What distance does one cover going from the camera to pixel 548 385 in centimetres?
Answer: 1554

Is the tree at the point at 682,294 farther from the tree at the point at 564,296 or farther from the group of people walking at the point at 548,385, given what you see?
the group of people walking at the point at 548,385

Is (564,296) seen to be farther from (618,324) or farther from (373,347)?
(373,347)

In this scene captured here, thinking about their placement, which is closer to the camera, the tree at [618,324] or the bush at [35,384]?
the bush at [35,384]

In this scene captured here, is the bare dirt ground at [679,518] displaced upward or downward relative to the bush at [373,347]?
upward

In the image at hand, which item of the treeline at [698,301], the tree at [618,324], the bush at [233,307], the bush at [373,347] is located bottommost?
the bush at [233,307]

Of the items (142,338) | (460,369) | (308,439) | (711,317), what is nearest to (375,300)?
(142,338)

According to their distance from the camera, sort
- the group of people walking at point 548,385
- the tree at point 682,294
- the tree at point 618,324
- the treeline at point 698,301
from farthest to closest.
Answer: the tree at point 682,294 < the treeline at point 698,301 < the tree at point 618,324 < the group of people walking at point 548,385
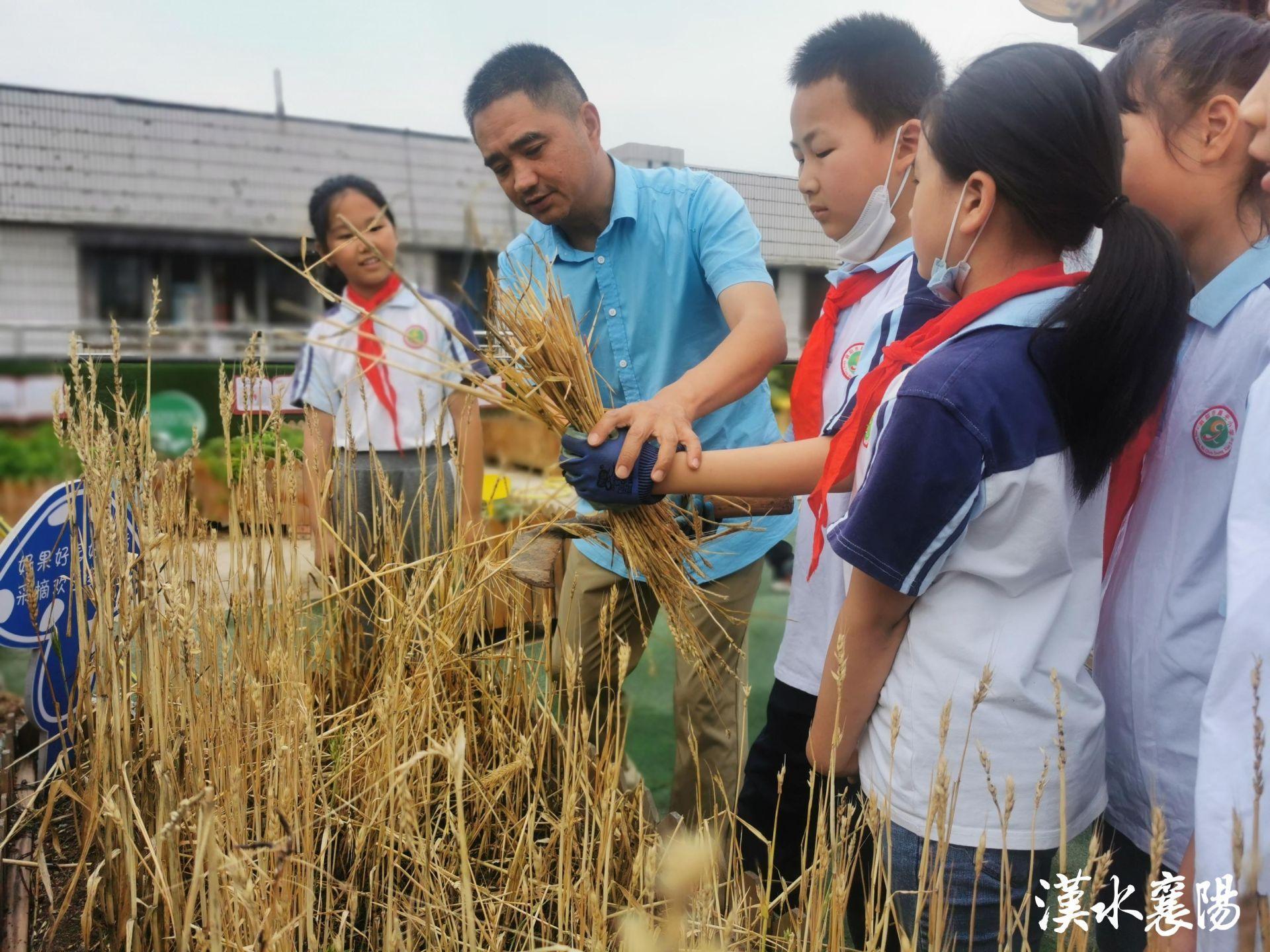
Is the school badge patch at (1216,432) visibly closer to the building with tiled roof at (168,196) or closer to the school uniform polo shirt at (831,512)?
the school uniform polo shirt at (831,512)

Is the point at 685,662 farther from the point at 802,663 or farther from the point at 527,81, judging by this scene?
the point at 527,81

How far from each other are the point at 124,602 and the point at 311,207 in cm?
215

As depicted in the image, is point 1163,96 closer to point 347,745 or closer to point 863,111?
point 863,111

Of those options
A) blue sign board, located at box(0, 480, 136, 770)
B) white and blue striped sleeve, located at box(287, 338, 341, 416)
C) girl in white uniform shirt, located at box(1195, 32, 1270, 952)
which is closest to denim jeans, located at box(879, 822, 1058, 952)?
girl in white uniform shirt, located at box(1195, 32, 1270, 952)

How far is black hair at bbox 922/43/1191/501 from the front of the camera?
100 cm

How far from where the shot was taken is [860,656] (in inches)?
44.1

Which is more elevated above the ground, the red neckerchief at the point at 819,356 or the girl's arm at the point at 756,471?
the red neckerchief at the point at 819,356

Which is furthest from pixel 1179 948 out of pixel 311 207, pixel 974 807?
pixel 311 207

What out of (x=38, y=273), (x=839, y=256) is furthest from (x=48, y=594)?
(x=38, y=273)

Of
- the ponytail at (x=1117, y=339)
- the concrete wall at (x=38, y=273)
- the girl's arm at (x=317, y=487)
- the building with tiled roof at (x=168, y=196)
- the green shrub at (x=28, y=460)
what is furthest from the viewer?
the concrete wall at (x=38, y=273)

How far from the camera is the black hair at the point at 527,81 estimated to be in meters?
1.96

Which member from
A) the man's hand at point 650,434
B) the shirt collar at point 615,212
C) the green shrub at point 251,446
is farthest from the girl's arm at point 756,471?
the shirt collar at point 615,212

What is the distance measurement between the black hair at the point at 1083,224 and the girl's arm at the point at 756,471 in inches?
14.6

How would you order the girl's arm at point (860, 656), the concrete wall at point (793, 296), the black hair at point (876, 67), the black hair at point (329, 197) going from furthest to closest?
the black hair at point (329, 197) → the concrete wall at point (793, 296) → the black hair at point (876, 67) → the girl's arm at point (860, 656)
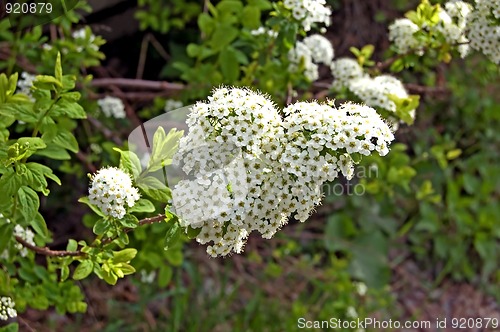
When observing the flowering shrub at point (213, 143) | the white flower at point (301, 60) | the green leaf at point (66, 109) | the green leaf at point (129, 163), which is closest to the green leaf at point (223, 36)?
the flowering shrub at point (213, 143)

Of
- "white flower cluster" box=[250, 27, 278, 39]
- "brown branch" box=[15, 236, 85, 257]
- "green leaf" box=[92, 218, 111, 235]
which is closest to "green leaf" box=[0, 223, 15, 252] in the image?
"brown branch" box=[15, 236, 85, 257]

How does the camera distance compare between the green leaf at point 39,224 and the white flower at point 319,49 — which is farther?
the white flower at point 319,49

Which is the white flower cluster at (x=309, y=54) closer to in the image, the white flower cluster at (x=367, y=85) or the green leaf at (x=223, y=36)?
the white flower cluster at (x=367, y=85)

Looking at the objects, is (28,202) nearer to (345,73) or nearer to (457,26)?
(345,73)

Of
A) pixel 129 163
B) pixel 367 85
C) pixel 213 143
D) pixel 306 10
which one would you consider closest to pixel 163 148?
pixel 129 163

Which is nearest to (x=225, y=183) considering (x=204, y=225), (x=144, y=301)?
(x=204, y=225)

+ + + +

* **EXERCISE AIM**
Copy the data above, swapping each "closest to" for "nearest to" and leaving everything else untouched. Leave the pictures out.

* **RESULT BELOW**
What distance does one cover going from the camera to pixel 548 385 in centimetres?
Answer: 1554

Is the tree at the point at 682,294 farther from the tree at the point at 564,296 or farther from the group of people walking at the point at 548,385, given what you see?
the group of people walking at the point at 548,385

Is (564,296) seen to be farther from (618,324) or farther from (373,347)?
(373,347)

In this scene captured here, thinking about their placement, which is closer to the camera, the tree at [618,324] or the bush at [35,384]?
the bush at [35,384]

In this scene captured here, is the bare dirt ground at [679,518] displaced upward or downward relative to the bush at [373,347]?
upward

In the image at hand, which item of the treeline at [698,301], the tree at [618,324], the bush at [233,307], the bush at [373,347] is located bottommost?
the bush at [233,307]

Of the items (142,338) | (460,369) | (308,439) | (711,317), what is nearest to (375,300)?
(142,338)

According to their distance from the camera, sort
- the group of people walking at point 548,385
- the tree at point 682,294
- the tree at point 618,324
- the treeline at point 698,301
from farthest to closest.
Answer: the tree at point 682,294 < the treeline at point 698,301 < the tree at point 618,324 < the group of people walking at point 548,385
Is the school badge patch at (1216,432) visibly closer to the building with tiled roof at (168,196) or closer to the school uniform polo shirt at (831,512)?
the school uniform polo shirt at (831,512)

Is the point at 685,662 farther from the point at 802,663 or farther from the point at 527,81, judging by this scene?
the point at 527,81

How far from each other are the point at 124,602 and the point at 311,207 in cm?
215

As depicted in the image, is point 1163,96 closer to point 347,745 or closer to point 863,111?
point 863,111

Of those options
A) blue sign board, located at box(0, 480, 136, 770)
B) white and blue striped sleeve, located at box(287, 338, 341, 416)
C) girl in white uniform shirt, located at box(1195, 32, 1270, 952)
which is nearest to denim jeans, located at box(879, 822, 1058, 952)?
girl in white uniform shirt, located at box(1195, 32, 1270, 952)

How far is black hair at bbox 922/43/1191/501 from the front of the camera?
100 cm

How far from where the shot was taken is [860,656] (in inches)?
44.1

Which is more elevated above the ground, the red neckerchief at the point at 819,356 or the girl's arm at the point at 756,471?
the red neckerchief at the point at 819,356

Which is furthest from pixel 1179 948 out of pixel 311 207, pixel 974 807?
pixel 311 207

What out of (x=38, y=273), (x=839, y=256) is furthest from (x=48, y=594)?
(x=38, y=273)

Of
- the ponytail at (x=1117, y=339)
- the concrete wall at (x=38, y=273)
- the girl's arm at (x=317, y=487)
- the building with tiled roof at (x=168, y=196)
- the green shrub at (x=28, y=460)
what is furthest from the viewer?
the concrete wall at (x=38, y=273)

How far from the camera is the black hair at the point at 527,81 estimated to be in meters?
1.96

Which member from
A) the man's hand at point 650,434
B) the shirt collar at point 615,212
C) the green shrub at point 251,446
is farthest from the girl's arm at point 756,471?
the shirt collar at point 615,212

What is the distance measurement between the black hair at the point at 1083,224 and the girl's arm at the point at 756,471 in inches?
14.6

How would you order the girl's arm at point (860, 656), the concrete wall at point (793, 296), the black hair at point (876, 67), the black hair at point (329, 197) going from furthest to closest?
the black hair at point (329, 197) → the concrete wall at point (793, 296) → the black hair at point (876, 67) → the girl's arm at point (860, 656)
When observing the flowering shrub at point (213, 143) | the white flower at point (301, 60) | the green leaf at point (66, 109) | the green leaf at point (129, 163), which is nearest to the green leaf at point (223, 36)?
the flowering shrub at point (213, 143)

Of
- "white flower cluster" box=[250, 27, 278, 39]
- "brown branch" box=[15, 236, 85, 257]
- "green leaf" box=[92, 218, 111, 235]
which is nearest to "green leaf" box=[0, 223, 15, 252] in the image?
"brown branch" box=[15, 236, 85, 257]

How does the camera distance compare between the green leaf at point 39,224 and the white flower at point 319,49 — which is farther?
the white flower at point 319,49

Which is the white flower cluster at (x=309, y=54) closer to in the image, the white flower cluster at (x=367, y=85) or the green leaf at (x=223, y=36)?
the white flower cluster at (x=367, y=85)

Looking at the objects, is (28,202) nearer to (345,73) or nearer to (457,26)?
(345,73)

Of
A) pixel 129 163
B) pixel 367 85
C) pixel 213 143
D) pixel 306 10
which one would you consider nearest to pixel 163 148?
pixel 129 163

Which is nearest to (x=225, y=183) considering (x=204, y=225), (x=144, y=301)?
(x=204, y=225)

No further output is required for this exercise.